Она, конечно, не надеялась, что он подчинится настолько, чтобы последовать примеру тетки пианиста, которая в святой простоте воскликнула:
— Ну вы подумайте! Одного не понимаю, как это находятся люди, которые согласны с ними общаться! Мне кажется, что я бы побоялась: далеко ли до беды! И кем нужно быть, чтобы лебезить перед ними!
Если бы он по крайней мере ответил в духе Форшвиля: «Все-таки она герцогиня! Кое на кого это еще производит впечатление», — это бы позволило г-же Вердюрен возразить: «Ну и на здоровье!» Вместо этого Сванн просто усмехнулся с таким видом, будто не может принять всерьез такую несообразность. Г-н Вердюрен, продолжая бегло поглядывать на жену, с огорчением замечал, что ее обуревает гнев великого инквизитора, которому не удается искоренить ересь; отчетливо понимая это и желая, чтобы Сванн отрекся от своих слов — ведь в споре смелые суждения всегда кажутся оппоненту расчетливыми и низкими, — г-н Вердюрен обратился к нему:
— Скажите же откровенно, что вы о них думаете, мы им не передадим. — На что Сванн ответил:
— Да я вовсе не боюсь герцогини (если вы имеете в виду Ла Тремуйлей). Уверяю вас, что все любят у нее бывать. Не стану утверждать, что она глубокая мыслительница, — (он произнес «мыслительница», как будто это было смешное слово, потому что его язык еще хранил следы привычного остроумия, хотя в последнее время оно отступило под натиском недавно вспыхнувшей любви к музыке; теперь он порой даже горячился, излагая свои мысли), — но, откровенно вам скажу, она умная женщина, а ее муж весьма просвещенный человек. Они славные люди.

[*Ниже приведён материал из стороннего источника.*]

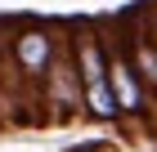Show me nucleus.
Here are the masks:
<instances>
[{
	"mask_svg": "<svg viewBox=\"0 0 157 152\" xmlns=\"http://www.w3.org/2000/svg\"><path fill=\"white\" fill-rule=\"evenodd\" d=\"M72 72H76V90H81V107L99 121H117V94L108 81V54H103V36L94 27H76L72 32Z\"/></svg>",
	"mask_w": 157,
	"mask_h": 152,
	"instance_id": "1",
	"label": "nucleus"
},
{
	"mask_svg": "<svg viewBox=\"0 0 157 152\" xmlns=\"http://www.w3.org/2000/svg\"><path fill=\"white\" fill-rule=\"evenodd\" d=\"M9 58H13V72H18V81H23V85H45L49 67H54V58H59V40H54L49 27L27 23V27L13 32Z\"/></svg>",
	"mask_w": 157,
	"mask_h": 152,
	"instance_id": "2",
	"label": "nucleus"
},
{
	"mask_svg": "<svg viewBox=\"0 0 157 152\" xmlns=\"http://www.w3.org/2000/svg\"><path fill=\"white\" fill-rule=\"evenodd\" d=\"M103 54H108V81H112V94H117V112H121V117H139L144 103H148V85L139 81L126 40L103 45Z\"/></svg>",
	"mask_w": 157,
	"mask_h": 152,
	"instance_id": "3",
	"label": "nucleus"
},
{
	"mask_svg": "<svg viewBox=\"0 0 157 152\" xmlns=\"http://www.w3.org/2000/svg\"><path fill=\"white\" fill-rule=\"evenodd\" d=\"M126 49H130V63H135V72H139V81H144L148 90H157V40L153 36H130Z\"/></svg>",
	"mask_w": 157,
	"mask_h": 152,
	"instance_id": "4",
	"label": "nucleus"
}]
</instances>
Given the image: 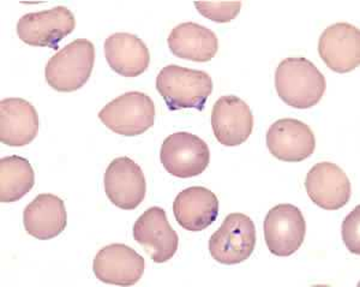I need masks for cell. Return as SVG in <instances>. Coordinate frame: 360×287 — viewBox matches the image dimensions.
<instances>
[{
  "instance_id": "1",
  "label": "cell",
  "mask_w": 360,
  "mask_h": 287,
  "mask_svg": "<svg viewBox=\"0 0 360 287\" xmlns=\"http://www.w3.org/2000/svg\"><path fill=\"white\" fill-rule=\"evenodd\" d=\"M275 89L288 106L307 110L323 98L327 82L314 63L303 57L286 58L275 72Z\"/></svg>"
},
{
  "instance_id": "2",
  "label": "cell",
  "mask_w": 360,
  "mask_h": 287,
  "mask_svg": "<svg viewBox=\"0 0 360 287\" xmlns=\"http://www.w3.org/2000/svg\"><path fill=\"white\" fill-rule=\"evenodd\" d=\"M156 89L169 111L196 108L203 111L213 93V79L205 71L193 70L171 64L165 66L156 77Z\"/></svg>"
},
{
  "instance_id": "3",
  "label": "cell",
  "mask_w": 360,
  "mask_h": 287,
  "mask_svg": "<svg viewBox=\"0 0 360 287\" xmlns=\"http://www.w3.org/2000/svg\"><path fill=\"white\" fill-rule=\"evenodd\" d=\"M94 63V44L78 39L49 59L45 68L46 81L52 89L60 93L78 91L89 81Z\"/></svg>"
},
{
  "instance_id": "4",
  "label": "cell",
  "mask_w": 360,
  "mask_h": 287,
  "mask_svg": "<svg viewBox=\"0 0 360 287\" xmlns=\"http://www.w3.org/2000/svg\"><path fill=\"white\" fill-rule=\"evenodd\" d=\"M98 120L118 135L134 137L149 130L155 122V105L142 91H129L107 103Z\"/></svg>"
},
{
  "instance_id": "5",
  "label": "cell",
  "mask_w": 360,
  "mask_h": 287,
  "mask_svg": "<svg viewBox=\"0 0 360 287\" xmlns=\"http://www.w3.org/2000/svg\"><path fill=\"white\" fill-rule=\"evenodd\" d=\"M256 246V226L245 214H229L220 229L209 239V251L217 262L238 264L252 255Z\"/></svg>"
},
{
  "instance_id": "6",
  "label": "cell",
  "mask_w": 360,
  "mask_h": 287,
  "mask_svg": "<svg viewBox=\"0 0 360 287\" xmlns=\"http://www.w3.org/2000/svg\"><path fill=\"white\" fill-rule=\"evenodd\" d=\"M160 160L168 173L176 178L200 176L208 167V144L198 136L180 132L168 136L160 151Z\"/></svg>"
},
{
  "instance_id": "7",
  "label": "cell",
  "mask_w": 360,
  "mask_h": 287,
  "mask_svg": "<svg viewBox=\"0 0 360 287\" xmlns=\"http://www.w3.org/2000/svg\"><path fill=\"white\" fill-rule=\"evenodd\" d=\"M75 27L74 13L65 6H56L23 15L17 23V35L27 45L58 49L59 42L72 33Z\"/></svg>"
},
{
  "instance_id": "8",
  "label": "cell",
  "mask_w": 360,
  "mask_h": 287,
  "mask_svg": "<svg viewBox=\"0 0 360 287\" xmlns=\"http://www.w3.org/2000/svg\"><path fill=\"white\" fill-rule=\"evenodd\" d=\"M263 231L270 253L278 257H287L297 253L303 245L307 222L298 207L281 203L268 212Z\"/></svg>"
},
{
  "instance_id": "9",
  "label": "cell",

Госпожа Вердюрен чувствовала, что из-за одного «неверного» рискует моральным единством всей компании; в гневе против упрямца, не понимавшего, какое страдание причиняют ей его слова, она не сдержалась и из самых глубин ее сердца вырвался крик:
— Думайте о них все что угодно, но хотя бы держите это при себе.
— Смотря что считать умом, — заметил Форшвиль, которому тоже хотелось блеснуть. — Ну-ка, Сванн, что такое, по-вашему, ум?
— Вот! — вскричала Одетта. — Вот о таких серьезных вещах я его все время спрашиваю, а он ни за что не хочет отвечать.
— Ну почему же… — возразил Сванн.
— А ведь в этом все дело! — заметила Одетта.
— Дело табак? — уточнил доктор.
— По-вашему, — продолжал Форшвиль, — ум — это светская болтовня, искусство заставить себя слушать?